The handMADE Montana store and production house is clearly a labor of love and ingenuity. Her display cases are doors, tipped on their sides, fronting kitchen cabinets, with windows as shelves. Wide fir planks that once held shoe inventory, shelves from the old Kalispell library, a nail bin from a hardware store, an ironing board, metal milk crates, a vintage toolbox – all are put to new use, reinforcing her “recycled aesthetic.”
Big bags stuffed with shirts, skirts, and suit coats wait to begin life again in one of Lapotka’s creations.
“I love finding treasures,” she says.
As though this isn’t enough – opening a new store and production studio, and organizing five MADE fairs a year, Lapotka also hopes to find time to launch Grove Outdoors, her new line of active wear for adults and kids. Instead of recycled material, Lapotka will create her outdoor adventure wear from “dead stock,” or the fashion industry’s cast-offs – primarily leftover wool and Polartec fleece.
Using her family as models, she’s creating technical clothing “that accommodates all body types, including curves.” Expanding production “is my January project,” she says.

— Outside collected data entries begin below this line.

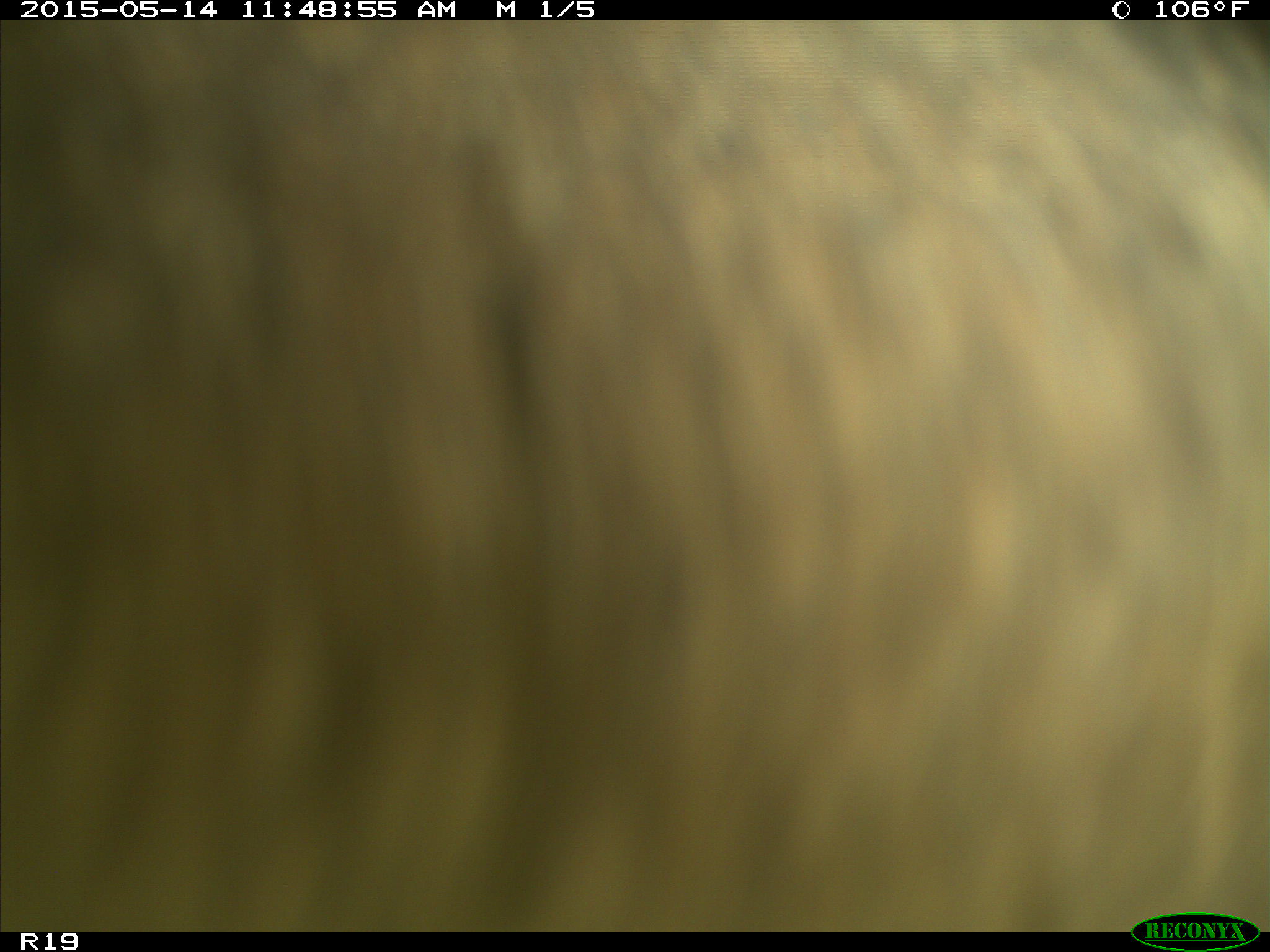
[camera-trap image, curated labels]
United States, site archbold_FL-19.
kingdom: Animalia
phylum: Chordata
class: Mammalia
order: Artiodactyla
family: Bovidae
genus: Bos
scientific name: Bos taurus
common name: domestic cow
Bos taurus (domestic cow).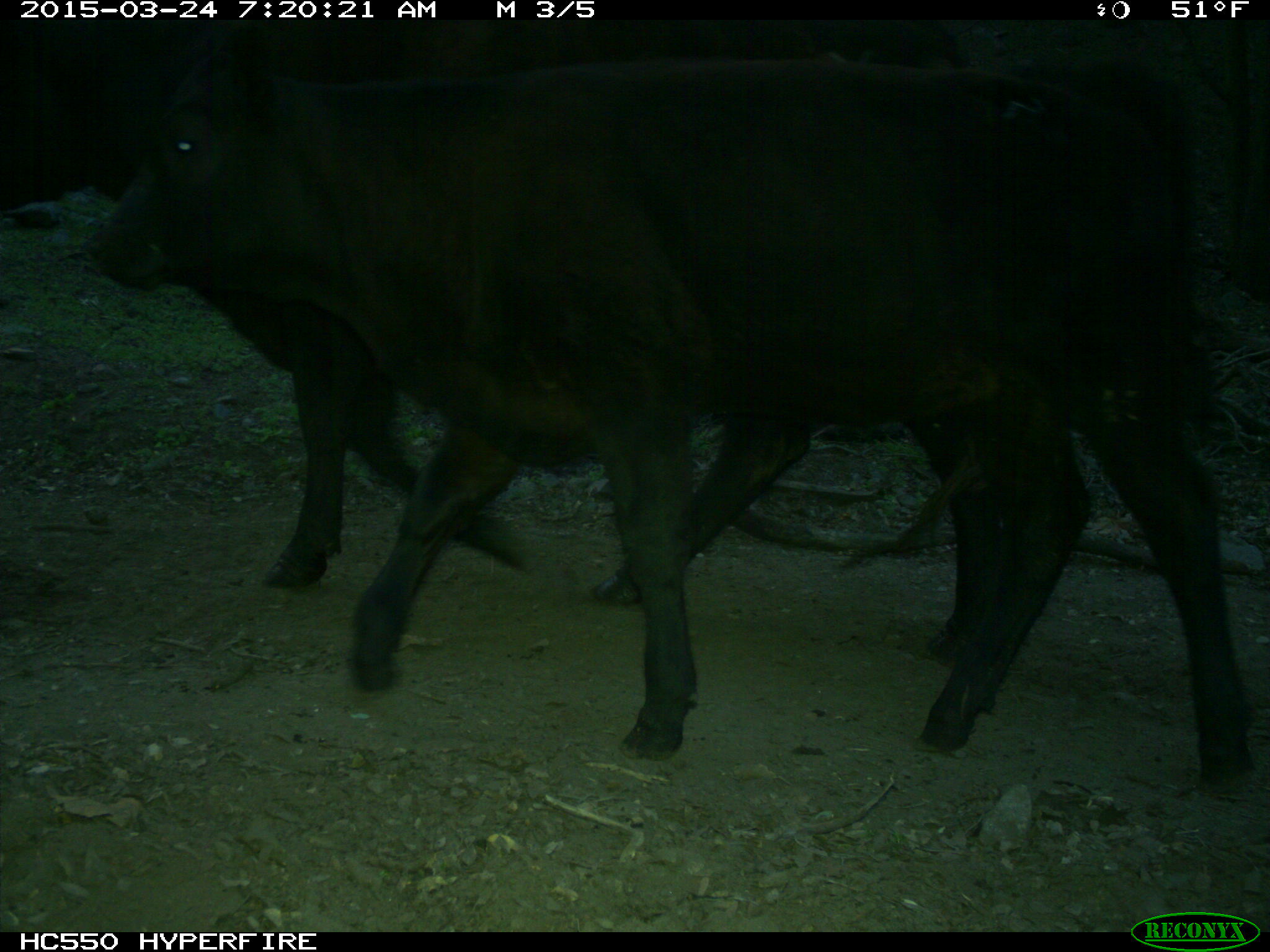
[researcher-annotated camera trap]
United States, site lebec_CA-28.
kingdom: Animalia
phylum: Chordata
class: Mammalia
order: Artiodactyla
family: Bovidae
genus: Bos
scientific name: Bos taurus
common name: domestic cow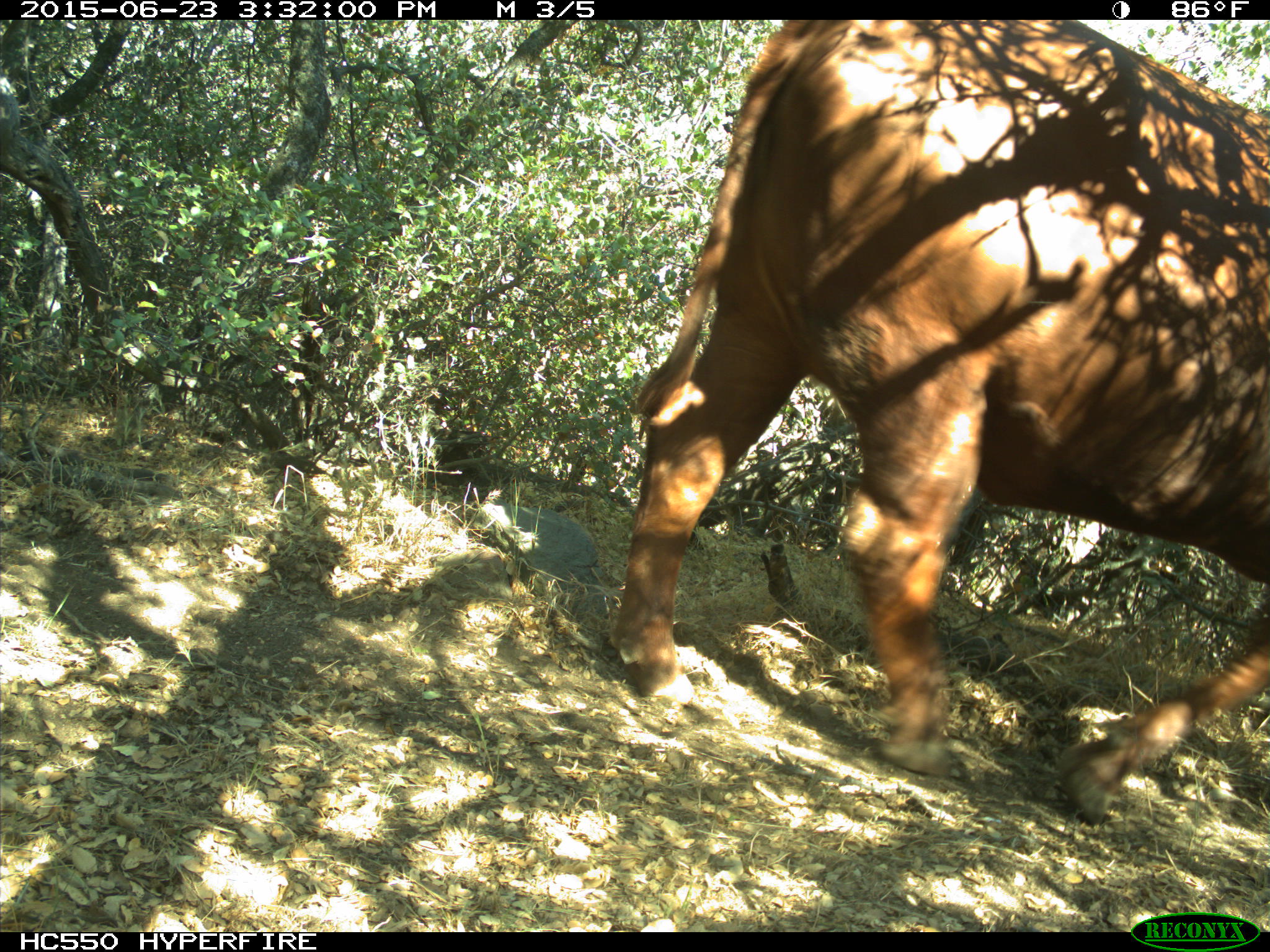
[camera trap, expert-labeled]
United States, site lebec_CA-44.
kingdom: Animalia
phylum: Chordata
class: Mammalia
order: Artiodactyla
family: Bovidae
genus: Bos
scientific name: Bos taurus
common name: domestic cow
Bos taurus (domestic cow).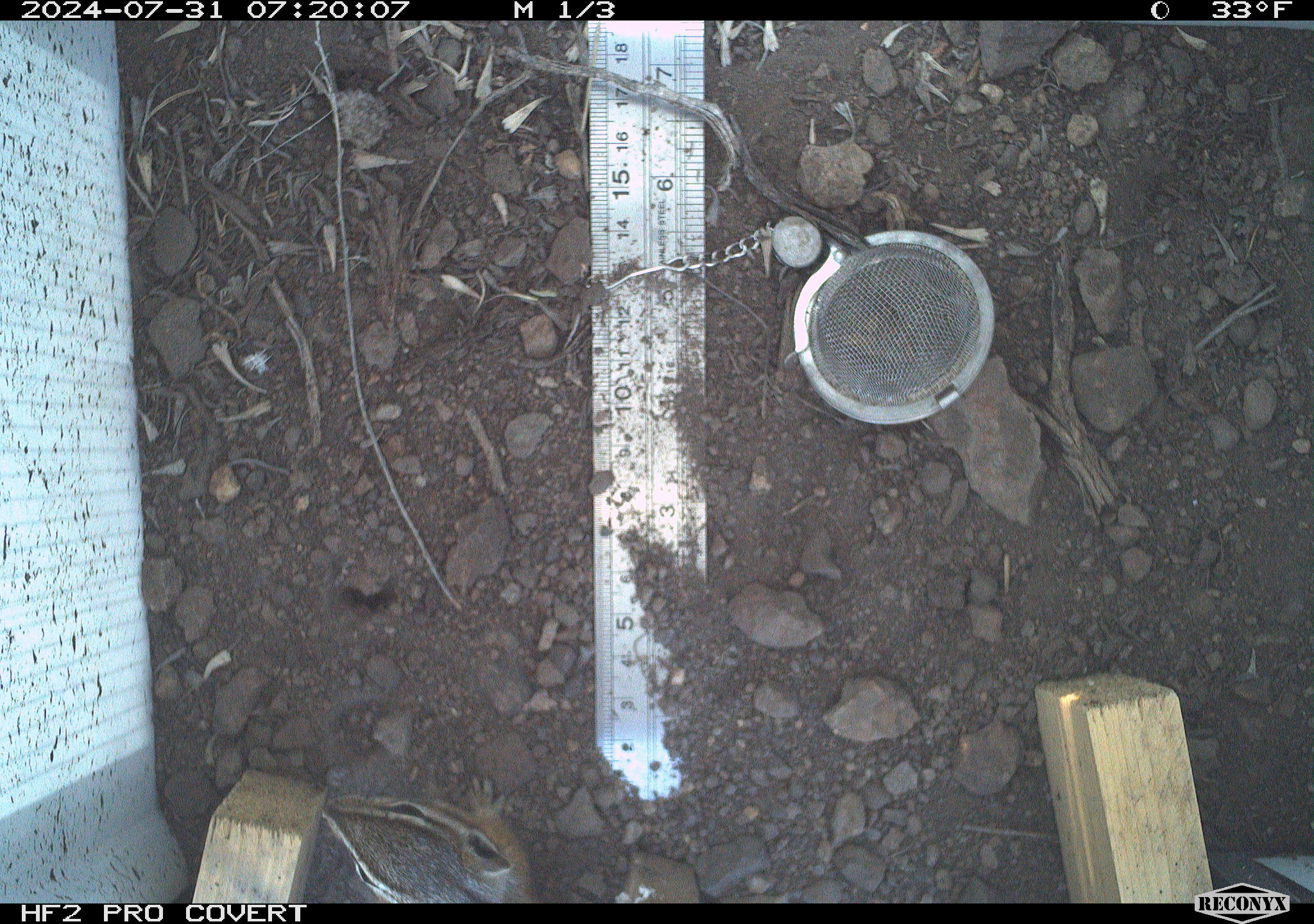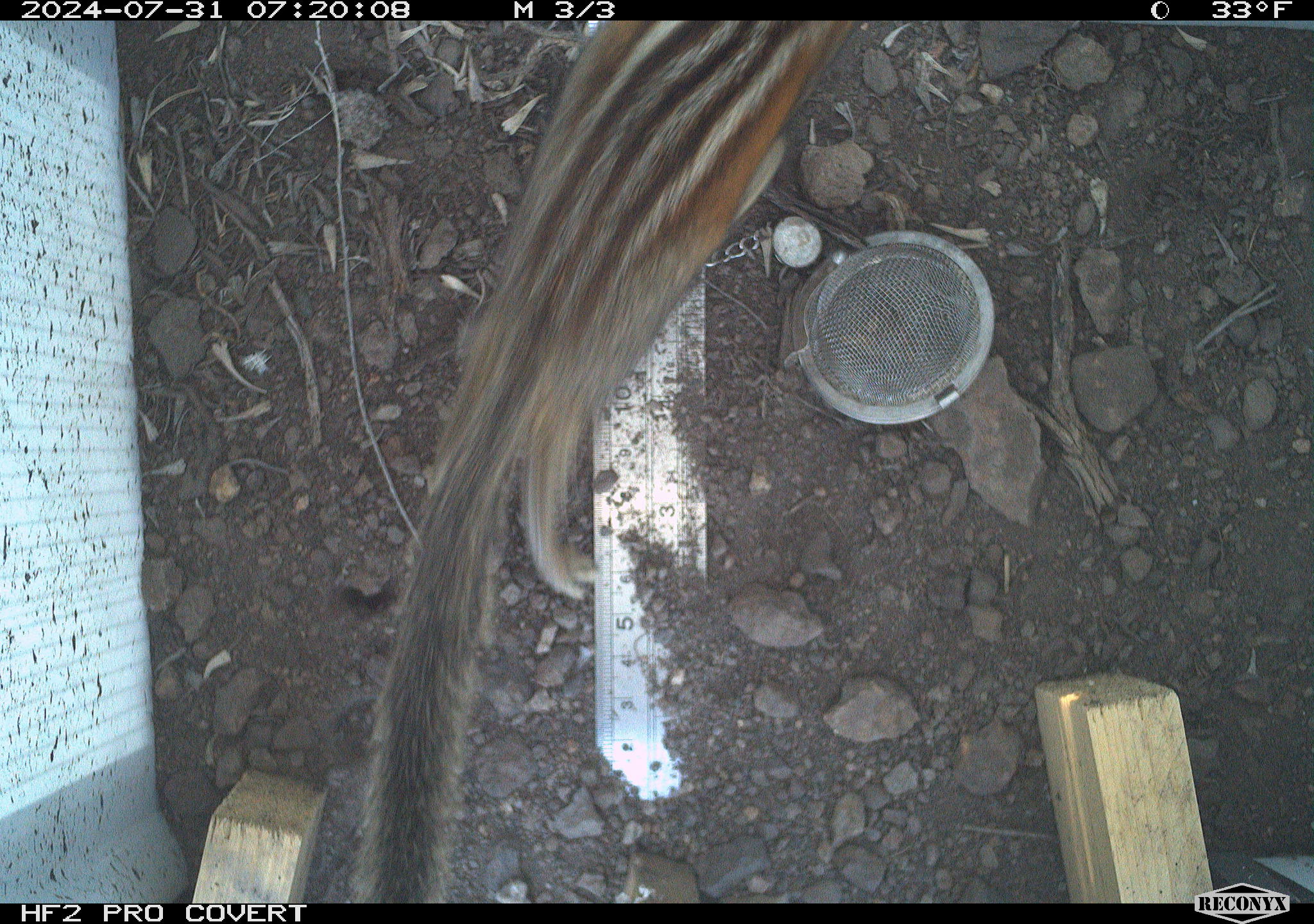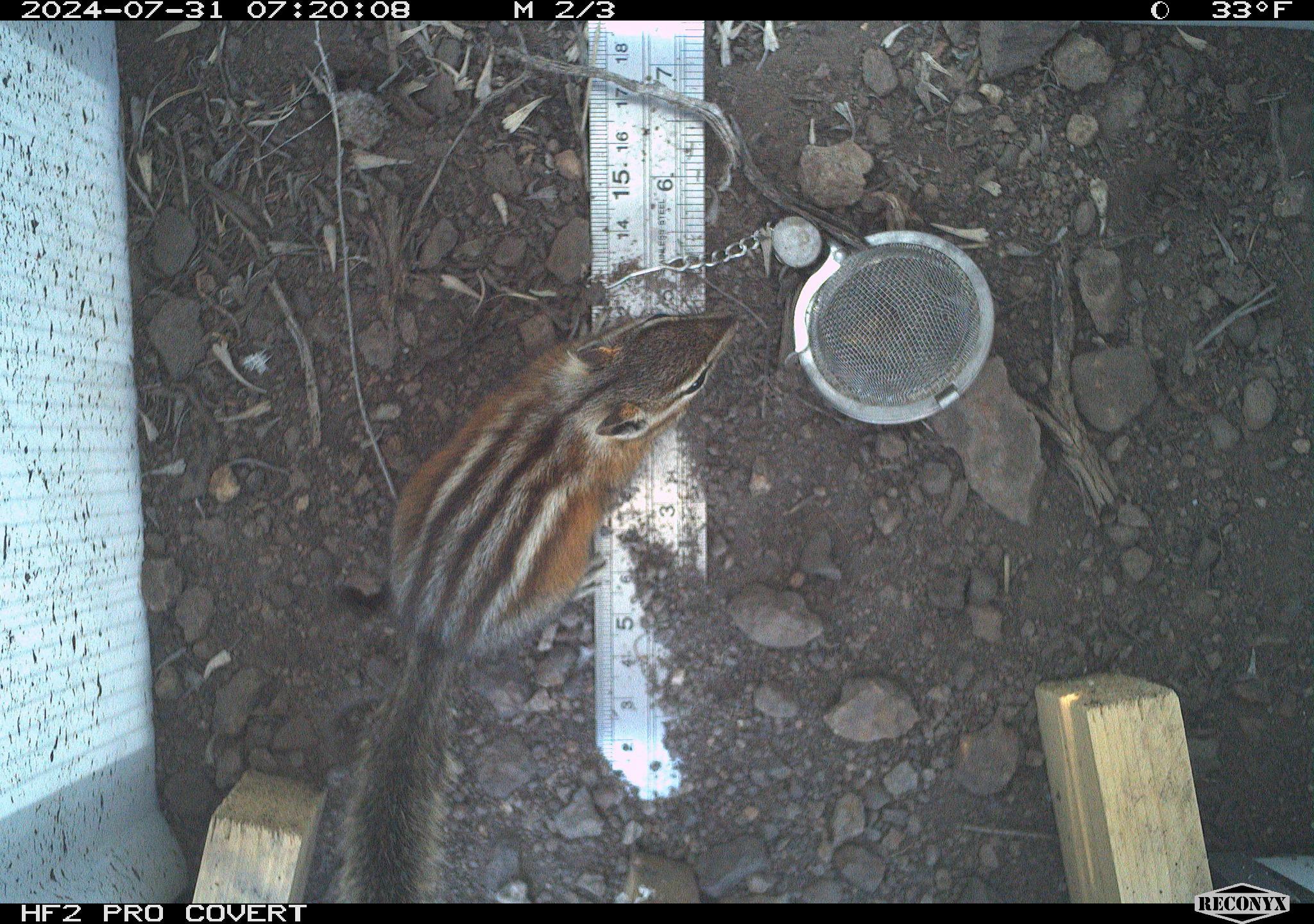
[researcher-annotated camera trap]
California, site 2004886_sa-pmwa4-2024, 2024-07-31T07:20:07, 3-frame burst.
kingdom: Animalia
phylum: Chordata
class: Mammalia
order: Rodentia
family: Sciuridae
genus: Neotamias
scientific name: Neotamias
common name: western chipmunks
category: neotamias species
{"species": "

Her shop, once a popular shoe store, is an expansive room, with retail in the front and production tables in the back where she and a small cadre of seamstresses will make her clothing.
The potential distraction of making art in public doesn’t worry her much. Lapotka describes herself as “super gabby – I thrive off other people.”
She hopes when customers begin to walk in the front door July 1, “you’ll see something you love, something that makes you happy.”
And that something is sure to have a story behind it, a connection to its maker. “I consider that creative. I consider that art.”